Child Bride: A Brother's Fight to Free His Sister From Forced Marriage in Pakistan
Following the call by Michelle Obama, Amal Clooney and Melinda French Gates to end child marriage within a generation, Natasha Phillips looks at the struggles faced by the families of child brides.

The solar powered generator has not kicked in yet, so Aadi* is sitting and speaking in the dark in his house in Pakistan. “The short time I get to spend with my sister is always the same. Anshu* tells me how unhappy she is, to forget about her, and that I should leave the country for my own safety. She keeps telling me she wants to end it all with tablets or poison”, he says. There’s a low hum, and the lights blink on.
Anshu, 19, has learning difficulties and was diagnosed with childhood depression in 2018. She was abducted in 2020, from a relative’s house in the province of Sindh, when she was 15 years old. Her abductors took her to a mosque, where she was forcibly converted from Hinduism to Islam, and married to a 31-year-old man she had never met. The whole ordeal, including the marriage ceremony, which was captured on video, took less than five hours.

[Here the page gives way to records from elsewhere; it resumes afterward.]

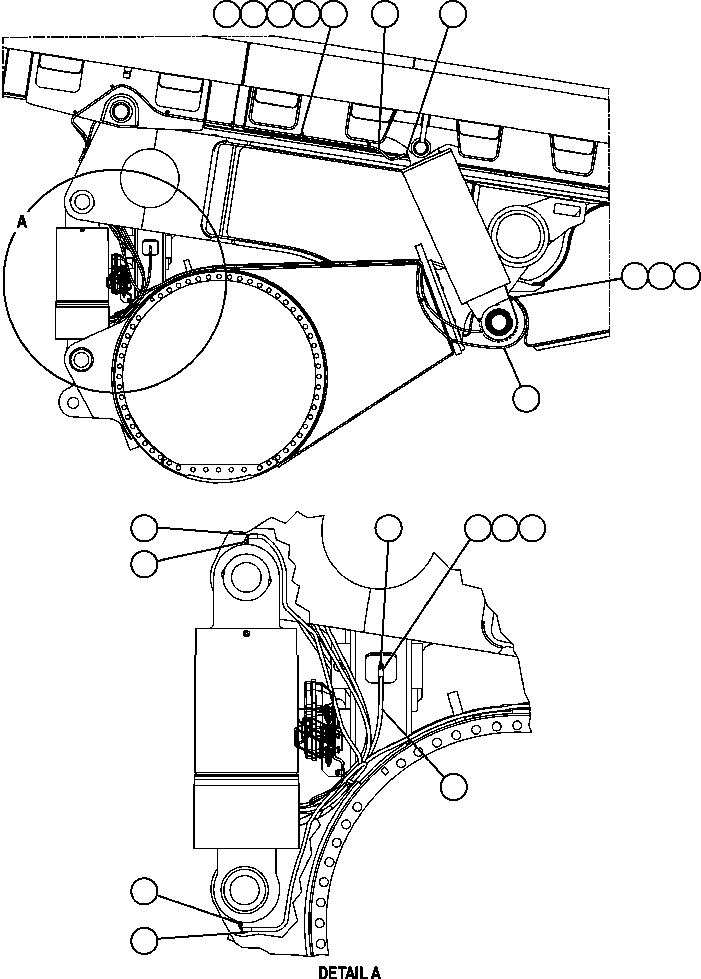 Длинный ниппель D9862 KOMATSU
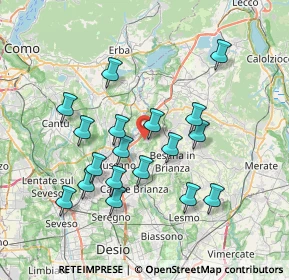 Mappa Via Meucci, 20836 Briosco MB, Italia (6.92167)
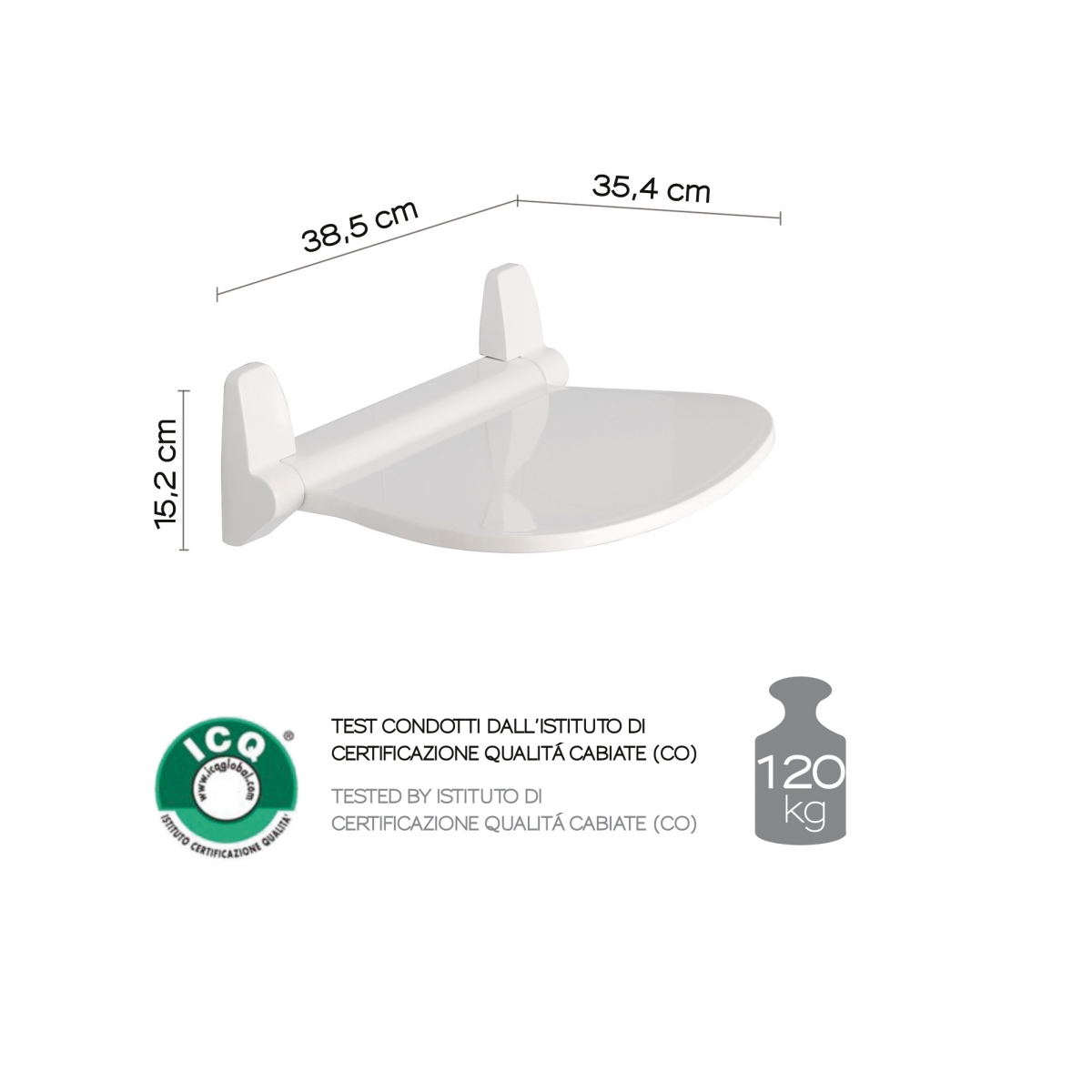 Fotos ambiente de Dino White Shower Shower Seat [51178]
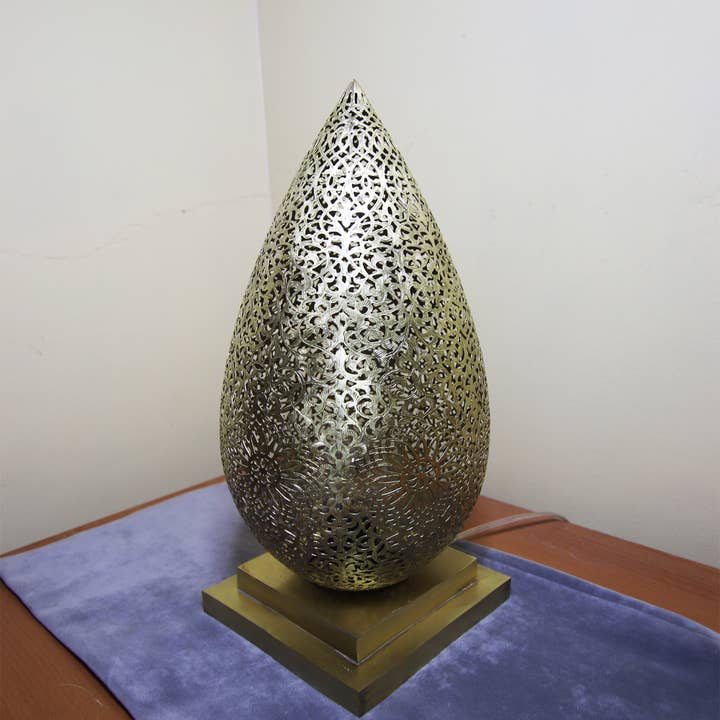 bazarifinagh - Wholesale Accent/Desk Lamp - Handmade Moroccan floor lamp with oriental Design 2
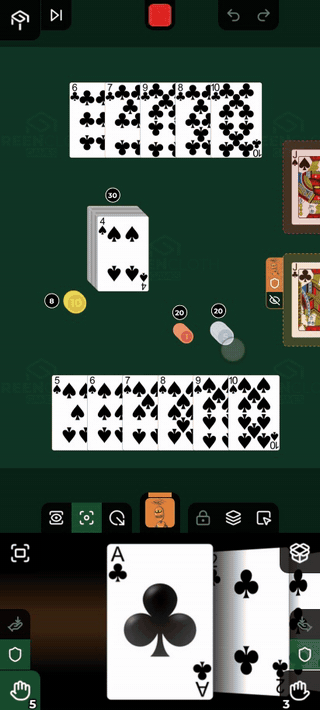 With your own area selected, the Rotate button turns it in steps of 90 degrees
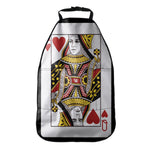 Queen Of Hearts Playing Card Print Car Seat Organizers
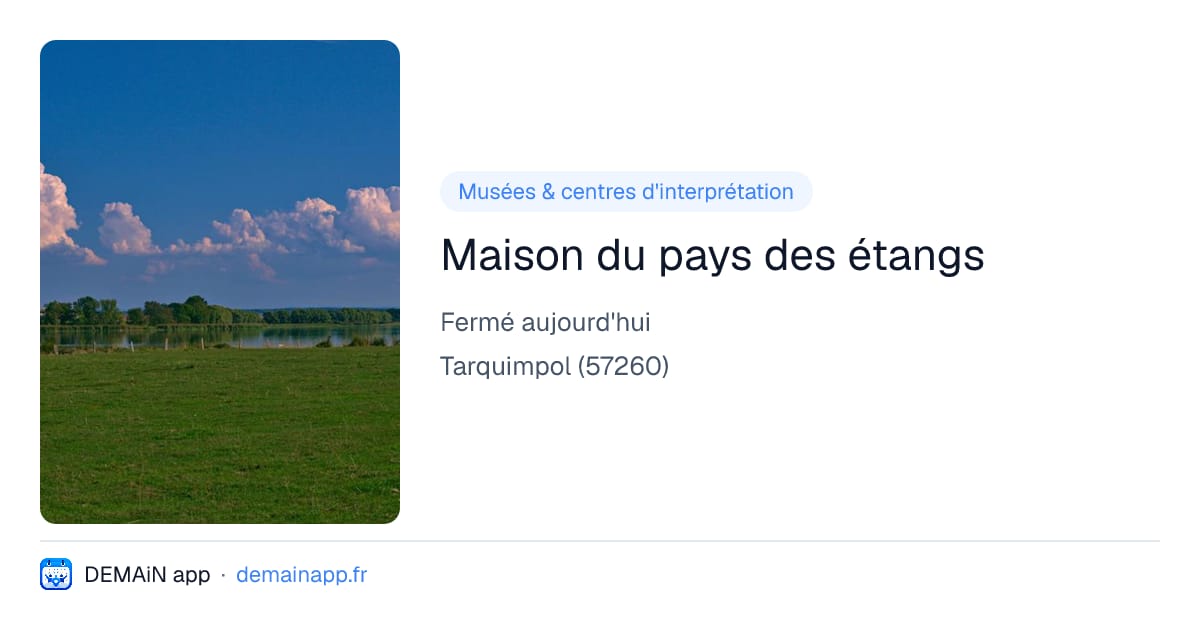 Maison du pays des étangs — Tarquimpol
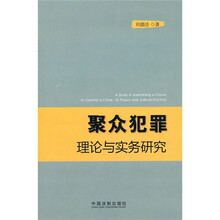 聚众犯罪理论与实务研究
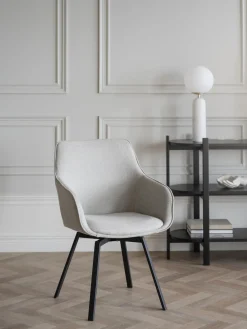 Rowico Home Sillas con reposabrazos giratorias Alison, 2 uds.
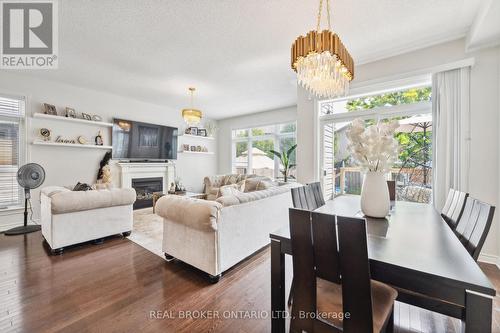 548 Savannah Court, Kingston, ON - Indoor Photo Showing Living Room With Fireplace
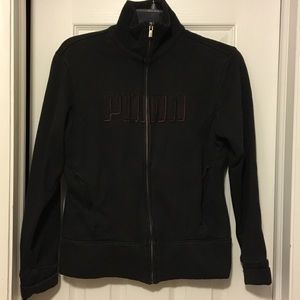 Black Puma Zip up sweater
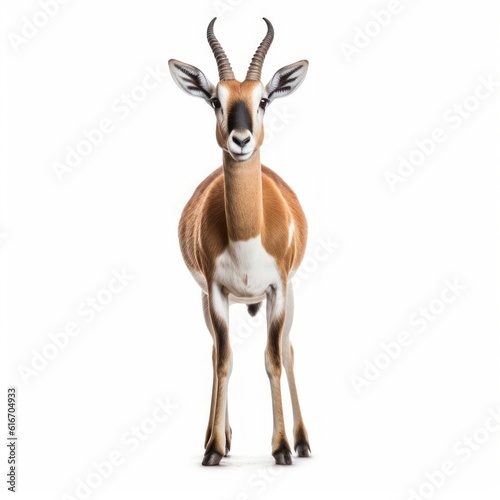 Grant s Gazelle Savanna Animal. Isolated on White Background. Generative AI.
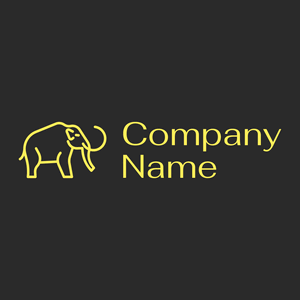 Mammoth logo on a Nero background - Tiere & Haustiere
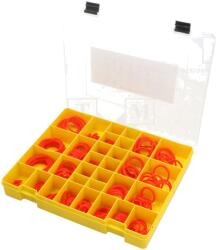 Oring Uszczelnienia Techniczne Set O-ring-uri silicon metric 392 bucăți (02B - BOX-L SI RED)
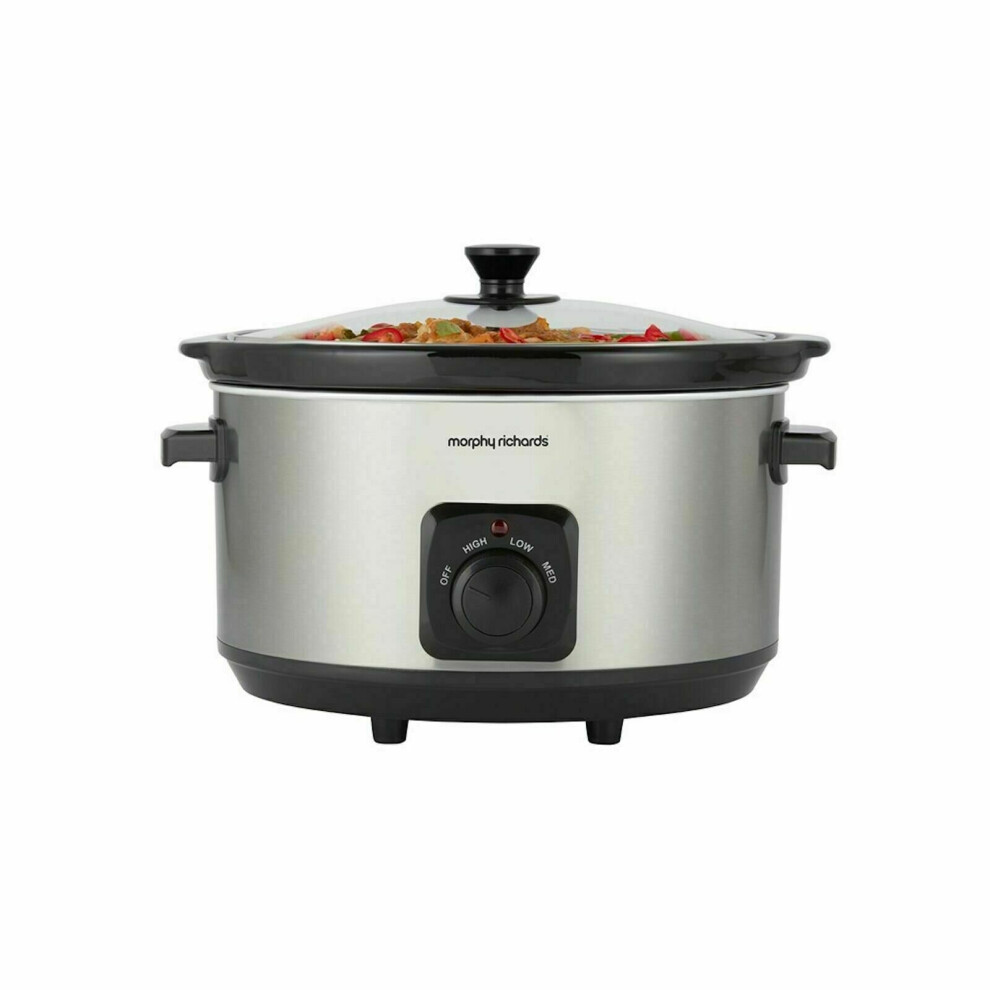Morphy Richards 461013 Brushed Stainless Steel 6.5L Slow Cooker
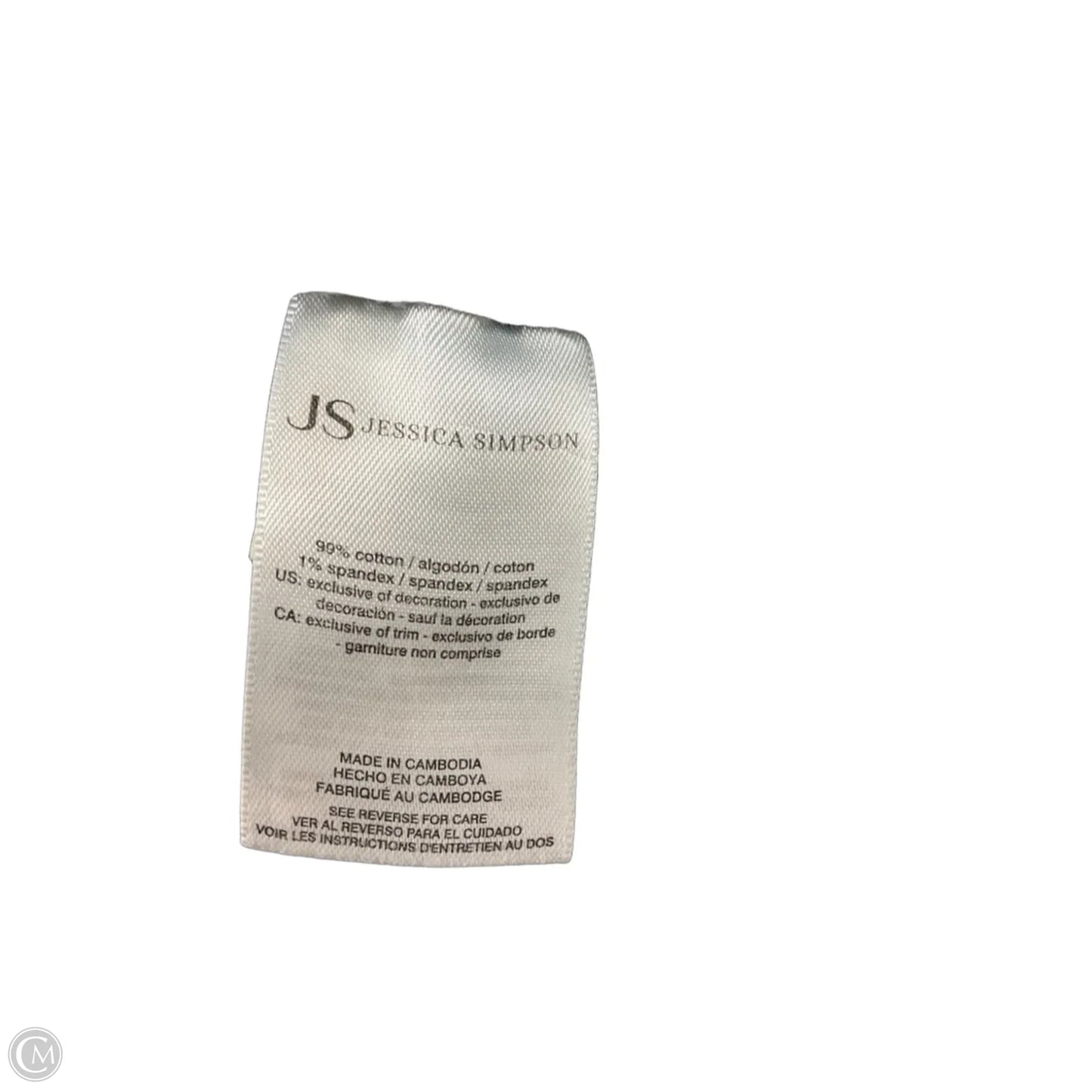 Jeans Wide Leg By Jessica Simpson In Blue Denim, Size: 6
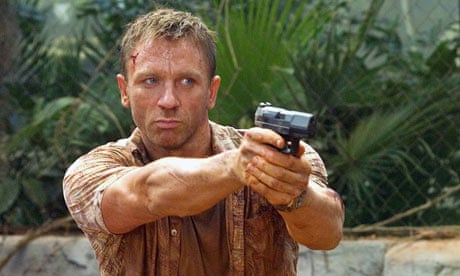 Actor Daniel Craig as James Bond in Casino Royale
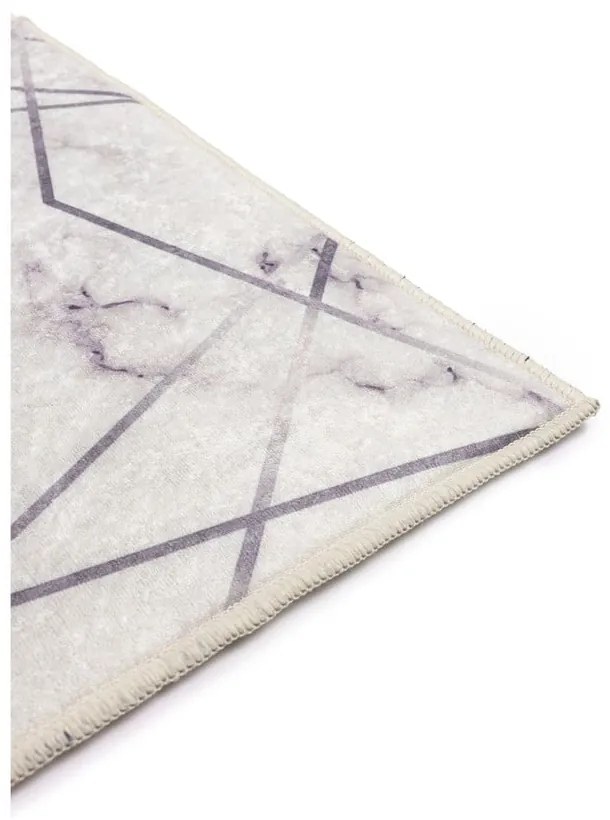 Biele/sivé kúpeľňové predložky v súprave 2 ks 60x100 cm Geometric – Mila Home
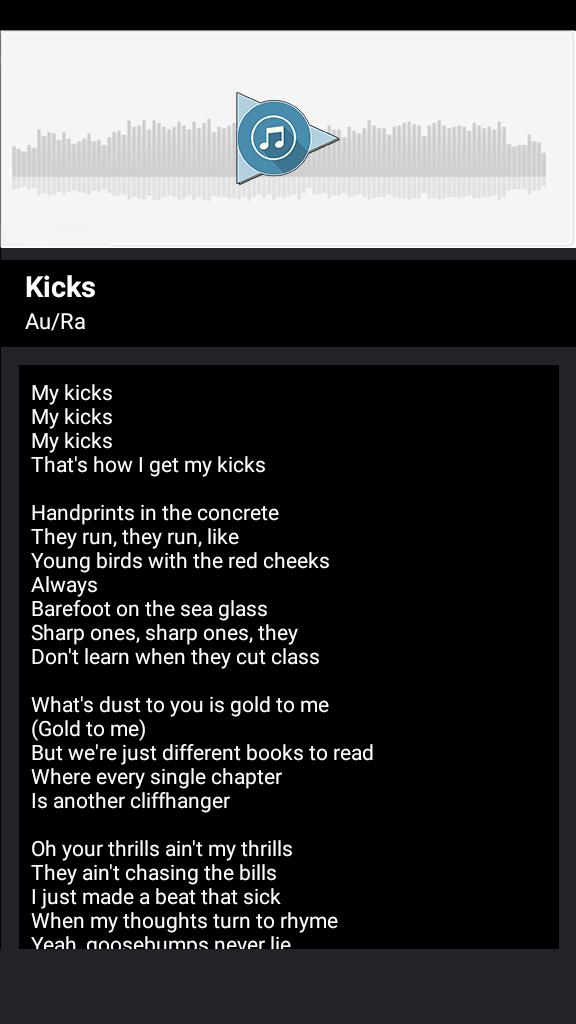 Au Ra Panic Room Songs And Lyrics For Android Apk Download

Forced conversion and forced marriage are prohibited in Islam. However, these forms of abuse have been recorded in Pakistan, whose population is 97.7% Muslim, and disproportionately affect girls in the province of Sindh, which holds 90% of the country’s religious minorities — approximately 4.4 million Hindus and 2.6 million Christians.
While child marriage is a well-known form of violence against children affecting an estimated 765 million boys and girls across 117 countries, including the US, the forced religious conversion of girls within child marriage is painfully under-researched and under-reported.